-------- Выбранный отрывок
Хотя Винтий занимал самое высокое положение при дворе Гальбы, Корнелий Лакон, префект претория, также имел большое влияние; и сочетание самого подлого из людей с самым порочным [4] объединяло против правительства принца, которого они обступали, ненависть и презрение. В разделе власти с ними участвовал вольноотпущенник Икел, или Марциан. Вместе они составляли триумвират наставников – так их называли в Риме, – которые не отходили от слабого старика и вели его по своему усмотрению.
Их воздействию следует приписать почти все ошибки Гальбы. Без сомнения, он был ограниченного ума, скуп, суров до жестокости; но в глубине души имел самые честные намерения: он любил справедливость, порядок, законы. Эти качества, столь ценные в государе, оказались бесполезны для общественного блага из-за слепого доверия, которое он питал к министрам, искавшим лишь собственной выгоды. Принц желал добра, а творилось зло с необузданной свободой. Вину возлагали на Гальбу, справедливо считая его ответственным за дурное поведение тех, кто злоупотреблял его властью. Ибо, по меткому замечанию Диона, частным лицам достаточно не совершать несправедливостей, но те, кто управляет, должны даже предотвращать их совершение другими. Для страдающих неважно, от кого исходит зло, раз они становятся его жертвами.
----------------
-------- Приведенные данные
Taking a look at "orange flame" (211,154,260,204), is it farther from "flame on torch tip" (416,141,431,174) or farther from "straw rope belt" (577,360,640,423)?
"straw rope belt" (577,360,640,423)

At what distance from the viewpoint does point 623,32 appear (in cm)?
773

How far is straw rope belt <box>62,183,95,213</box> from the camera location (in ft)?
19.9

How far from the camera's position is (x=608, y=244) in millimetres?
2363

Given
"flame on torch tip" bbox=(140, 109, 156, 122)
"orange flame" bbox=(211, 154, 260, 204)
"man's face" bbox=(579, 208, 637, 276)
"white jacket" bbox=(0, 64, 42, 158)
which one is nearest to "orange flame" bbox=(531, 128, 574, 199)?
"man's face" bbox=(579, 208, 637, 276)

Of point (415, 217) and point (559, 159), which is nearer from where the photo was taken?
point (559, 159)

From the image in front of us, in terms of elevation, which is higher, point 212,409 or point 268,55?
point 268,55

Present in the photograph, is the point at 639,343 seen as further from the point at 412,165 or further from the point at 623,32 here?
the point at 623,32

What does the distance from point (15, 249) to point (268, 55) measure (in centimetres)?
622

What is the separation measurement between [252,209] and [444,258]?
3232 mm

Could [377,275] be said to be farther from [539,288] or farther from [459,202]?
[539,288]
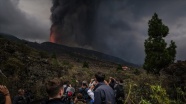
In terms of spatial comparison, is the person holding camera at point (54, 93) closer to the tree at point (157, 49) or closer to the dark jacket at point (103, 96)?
the dark jacket at point (103, 96)

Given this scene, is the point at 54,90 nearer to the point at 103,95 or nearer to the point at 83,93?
the point at 103,95

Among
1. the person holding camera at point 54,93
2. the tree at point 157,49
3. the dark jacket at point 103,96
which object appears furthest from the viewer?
the tree at point 157,49

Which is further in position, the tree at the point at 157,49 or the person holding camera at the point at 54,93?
the tree at the point at 157,49

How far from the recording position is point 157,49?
124 feet

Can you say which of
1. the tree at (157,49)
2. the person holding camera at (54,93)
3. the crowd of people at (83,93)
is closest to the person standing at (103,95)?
the crowd of people at (83,93)

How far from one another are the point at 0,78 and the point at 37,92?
566cm

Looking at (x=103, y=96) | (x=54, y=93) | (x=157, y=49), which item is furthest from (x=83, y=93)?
(x=157, y=49)

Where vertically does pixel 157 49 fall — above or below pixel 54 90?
above

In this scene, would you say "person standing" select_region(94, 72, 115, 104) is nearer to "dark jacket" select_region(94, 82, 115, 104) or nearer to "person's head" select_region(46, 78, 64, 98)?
"dark jacket" select_region(94, 82, 115, 104)

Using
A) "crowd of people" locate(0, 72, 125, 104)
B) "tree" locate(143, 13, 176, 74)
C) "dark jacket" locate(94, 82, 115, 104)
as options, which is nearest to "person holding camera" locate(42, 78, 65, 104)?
Result: "crowd of people" locate(0, 72, 125, 104)

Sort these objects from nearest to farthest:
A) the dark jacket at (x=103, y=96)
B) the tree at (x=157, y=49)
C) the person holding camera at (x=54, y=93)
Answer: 1. the person holding camera at (x=54, y=93)
2. the dark jacket at (x=103, y=96)
3. the tree at (x=157, y=49)

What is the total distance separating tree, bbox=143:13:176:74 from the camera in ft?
121

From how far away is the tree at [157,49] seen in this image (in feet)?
121

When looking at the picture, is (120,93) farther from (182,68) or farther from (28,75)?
(28,75)
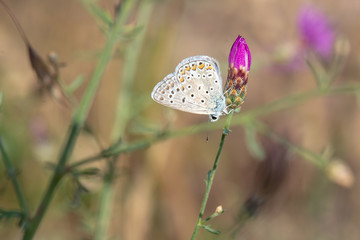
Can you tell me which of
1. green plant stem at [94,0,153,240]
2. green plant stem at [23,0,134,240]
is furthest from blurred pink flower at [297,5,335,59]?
green plant stem at [23,0,134,240]

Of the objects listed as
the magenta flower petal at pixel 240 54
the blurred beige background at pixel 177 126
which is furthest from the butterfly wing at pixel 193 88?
the blurred beige background at pixel 177 126

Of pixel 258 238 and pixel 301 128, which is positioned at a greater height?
pixel 301 128

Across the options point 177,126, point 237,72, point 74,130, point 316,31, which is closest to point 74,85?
point 74,130

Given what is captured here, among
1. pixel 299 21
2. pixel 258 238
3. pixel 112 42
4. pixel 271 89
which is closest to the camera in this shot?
pixel 112 42

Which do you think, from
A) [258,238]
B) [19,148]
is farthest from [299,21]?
[19,148]

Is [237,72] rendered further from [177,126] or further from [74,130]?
[177,126]

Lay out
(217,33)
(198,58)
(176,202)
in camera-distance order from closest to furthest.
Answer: (198,58) → (176,202) → (217,33)

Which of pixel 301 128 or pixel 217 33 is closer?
pixel 301 128

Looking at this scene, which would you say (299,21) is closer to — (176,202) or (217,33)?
(176,202)
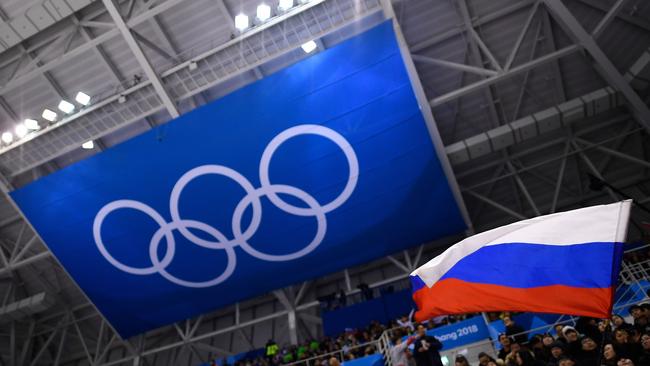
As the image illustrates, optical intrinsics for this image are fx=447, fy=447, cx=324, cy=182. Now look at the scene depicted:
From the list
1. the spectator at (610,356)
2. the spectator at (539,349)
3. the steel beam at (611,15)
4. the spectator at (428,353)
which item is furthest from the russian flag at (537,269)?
the steel beam at (611,15)

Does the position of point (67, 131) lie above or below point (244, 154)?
above

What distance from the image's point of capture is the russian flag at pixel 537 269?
12.4 ft

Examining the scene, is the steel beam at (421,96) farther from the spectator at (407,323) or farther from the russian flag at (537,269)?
the russian flag at (537,269)

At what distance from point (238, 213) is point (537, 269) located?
1273 cm

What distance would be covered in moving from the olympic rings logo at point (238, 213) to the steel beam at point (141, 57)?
96.0 inches

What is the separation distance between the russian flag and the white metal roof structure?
31.4ft

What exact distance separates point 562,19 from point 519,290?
1185 centimetres

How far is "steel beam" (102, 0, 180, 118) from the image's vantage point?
1350 cm

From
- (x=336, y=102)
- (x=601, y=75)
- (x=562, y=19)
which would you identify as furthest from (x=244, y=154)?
(x=601, y=75)

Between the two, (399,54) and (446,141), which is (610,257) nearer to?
(399,54)

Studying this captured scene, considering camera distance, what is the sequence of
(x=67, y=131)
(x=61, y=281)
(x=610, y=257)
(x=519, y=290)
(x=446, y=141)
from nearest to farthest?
(x=610, y=257) < (x=519, y=290) < (x=67, y=131) < (x=446, y=141) < (x=61, y=281)

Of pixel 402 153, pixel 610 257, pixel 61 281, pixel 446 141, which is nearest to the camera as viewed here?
pixel 610 257

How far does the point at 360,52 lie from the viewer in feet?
44.4

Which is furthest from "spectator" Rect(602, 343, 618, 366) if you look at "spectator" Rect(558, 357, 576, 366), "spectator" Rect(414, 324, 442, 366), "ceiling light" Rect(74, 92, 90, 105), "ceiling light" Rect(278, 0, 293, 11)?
"ceiling light" Rect(74, 92, 90, 105)
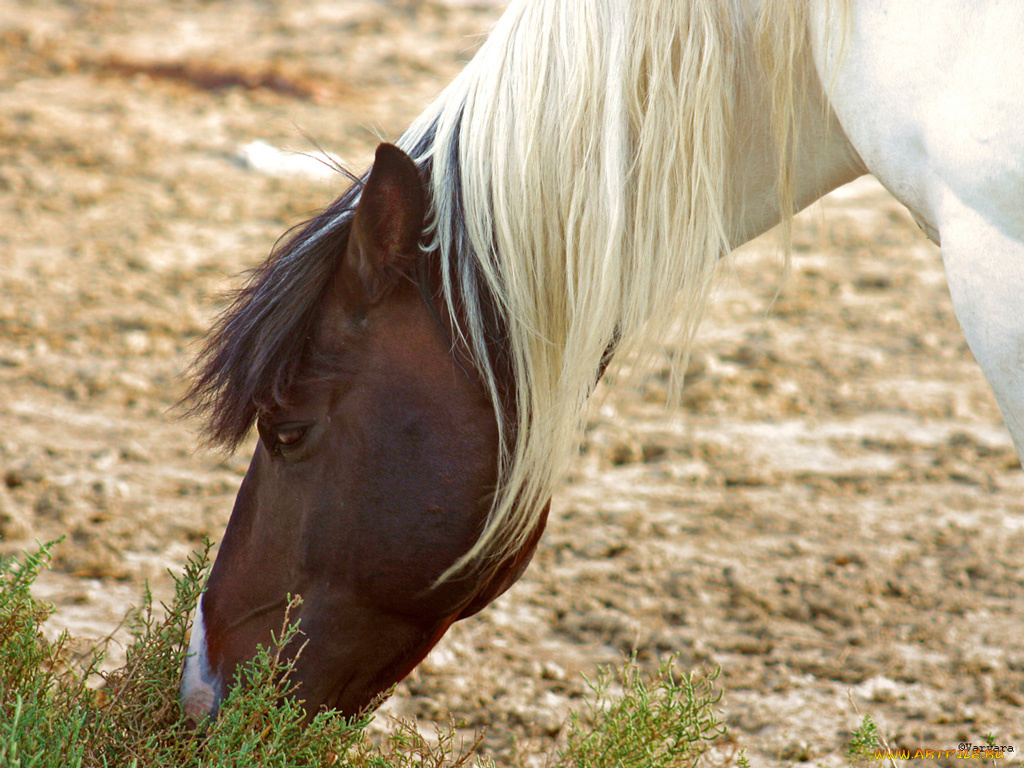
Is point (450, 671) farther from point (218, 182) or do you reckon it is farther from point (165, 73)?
point (165, 73)

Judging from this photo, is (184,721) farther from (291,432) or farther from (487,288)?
(487,288)

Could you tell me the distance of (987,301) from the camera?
4.12ft

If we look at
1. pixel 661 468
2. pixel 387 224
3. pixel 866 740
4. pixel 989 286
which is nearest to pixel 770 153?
Answer: pixel 989 286

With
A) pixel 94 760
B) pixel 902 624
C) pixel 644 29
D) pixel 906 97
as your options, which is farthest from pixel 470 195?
pixel 902 624

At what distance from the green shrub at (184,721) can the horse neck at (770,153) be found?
31.3 inches

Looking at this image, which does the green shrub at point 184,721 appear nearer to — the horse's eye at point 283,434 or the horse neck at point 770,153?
the horse's eye at point 283,434

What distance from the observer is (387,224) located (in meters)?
1.53

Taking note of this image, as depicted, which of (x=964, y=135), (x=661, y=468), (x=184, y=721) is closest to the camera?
(x=964, y=135)

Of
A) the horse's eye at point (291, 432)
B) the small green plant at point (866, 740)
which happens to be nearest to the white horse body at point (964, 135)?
the small green plant at point (866, 740)

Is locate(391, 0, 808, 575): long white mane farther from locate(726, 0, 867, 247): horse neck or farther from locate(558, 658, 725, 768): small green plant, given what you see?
locate(558, 658, 725, 768): small green plant

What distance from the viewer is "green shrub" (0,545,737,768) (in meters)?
1.52

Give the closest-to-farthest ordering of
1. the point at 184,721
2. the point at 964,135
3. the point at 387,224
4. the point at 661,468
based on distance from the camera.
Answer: the point at 964,135 → the point at 387,224 → the point at 184,721 → the point at 661,468

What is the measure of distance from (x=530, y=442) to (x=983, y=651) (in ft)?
5.83

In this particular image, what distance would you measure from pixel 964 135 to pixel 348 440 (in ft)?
3.24
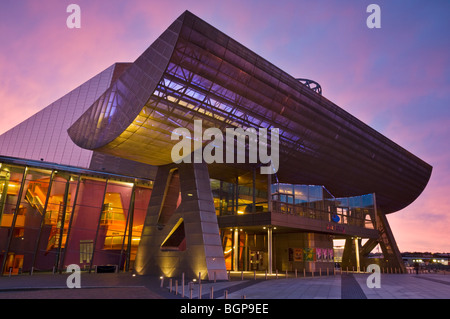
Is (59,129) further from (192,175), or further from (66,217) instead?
(192,175)

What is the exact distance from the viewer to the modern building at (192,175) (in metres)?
22.7

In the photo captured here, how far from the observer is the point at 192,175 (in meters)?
28.7

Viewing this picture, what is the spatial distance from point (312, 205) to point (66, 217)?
27611mm

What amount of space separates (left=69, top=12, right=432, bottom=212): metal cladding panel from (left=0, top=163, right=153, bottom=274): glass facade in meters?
→ 6.75

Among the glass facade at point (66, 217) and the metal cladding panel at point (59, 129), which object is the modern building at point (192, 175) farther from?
the metal cladding panel at point (59, 129)

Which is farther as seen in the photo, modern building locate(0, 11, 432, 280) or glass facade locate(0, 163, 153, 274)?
glass facade locate(0, 163, 153, 274)

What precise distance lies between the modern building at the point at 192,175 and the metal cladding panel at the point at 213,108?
102 millimetres

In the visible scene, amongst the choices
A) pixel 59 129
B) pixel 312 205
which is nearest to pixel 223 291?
pixel 312 205

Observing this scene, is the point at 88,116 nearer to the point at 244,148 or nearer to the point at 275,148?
the point at 244,148

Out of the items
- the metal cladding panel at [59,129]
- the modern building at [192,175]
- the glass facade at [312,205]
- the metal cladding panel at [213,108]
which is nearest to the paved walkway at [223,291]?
the modern building at [192,175]

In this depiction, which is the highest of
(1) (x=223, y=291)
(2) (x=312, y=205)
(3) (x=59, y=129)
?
(3) (x=59, y=129)

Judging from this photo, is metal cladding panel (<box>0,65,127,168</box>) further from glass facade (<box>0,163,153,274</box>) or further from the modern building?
glass facade (<box>0,163,153,274</box>)

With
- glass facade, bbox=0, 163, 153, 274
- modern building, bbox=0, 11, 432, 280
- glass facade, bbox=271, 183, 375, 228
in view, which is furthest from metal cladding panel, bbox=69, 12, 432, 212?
glass facade, bbox=0, 163, 153, 274

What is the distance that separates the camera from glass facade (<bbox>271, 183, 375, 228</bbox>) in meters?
34.5
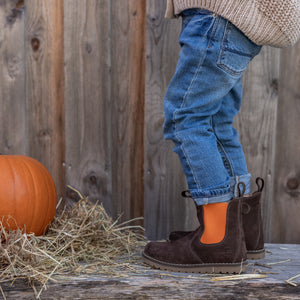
----------------
» **Поставленные задачи**
- A) Обновите в отрывке о правлении Гальбы часть, которая открывается словами «Хотя Винтий занимал» и закрывается словами «по своему усмотрению.», поставив «бывший раб» вместо «вольноотпущенник».
- B) Допишите продолжение отрывка о правлении Гальбы, начав сразу после его последнего предложения.
Эти данные представляют собой отдельный материал.

» **Итоги упражнений**
- A)
Хотя Винтий занимал самое высокое положение при дворе Гальбы, Корнелий Лакон, префект претория, также имел большое влияние; и сочетание самого подлого из людей с самым порочным [4] объединяло против правительства принца, которого они обступали, ненависть и презрение. В разделе власти с ними участвовал бывший раб Икел, или Марциан. Вместе они составляли триумвират наставников – так их называли в Риме, – которые не отходили от слабого старика и вели его по своему усмотрению.

- B)
Я уже говорил, что Гальба оттолкнул от себя умы различными актами жестокости против знатных особ. Он даже напускал на себя устрашающий вид, надев военную тунику, будто собирался начать или вести войну, и носил кинжал, который, привязанный к шее лентой, свисал у него на груди. Почти весь свой путь он проделал в этом наряде, который делал дряхлого, страдающего подагрой старика скорее смешным, чем страшным; и вернулся к мирной одежде лишь после смерти Нимфидия, Мацера и Капитона. Деяния соответствовали этим угрожающим заявлениям. Он сурово обошелся с городами Испании и Галлии, которые медлили объявить себя за него; одних наказал увеличением податей, других – разрушением их стен. Он казнил управляющих и других чиновников вместе с их женами и детьми. Но ничто не сделало его более ненавистным, чем резня, запятнавшая и наполнившая ужасом его вступление в Рим. Морские солдаты, которых Нерон сформировал в легион и которые благодаря этому приобрели более почетное воинское звание у римлян, встретили Гальбу у Понте-Моле, в трех милях от города, и громкими криками потребовали подтверждения милости его предшественника. Гальба, строго придерживавшийся воинской дисциплины, отложил рассмотрение их просьбы. Они поняли, что эта отсрочка равносильна отказу, и стали настаивать непочтительно, а некоторые даже обнажили мечи. Эта дерзость заслуживала наказания; но Гальба перешел границы, приказав сопровождавшей его кавалерии перебить этих несчастных. Они не были должным образом вооружены и не оказали сопротивления, что не помешало их бесчеловечному избиению, в котором полегли многие тысячи. Некоторые сдались, умоляя о милости императора, и были подвергнуты децимации. Это кровавое деяние вызвало справедливые жалобы и поразило ужасом даже тех, кто был его исполнителем.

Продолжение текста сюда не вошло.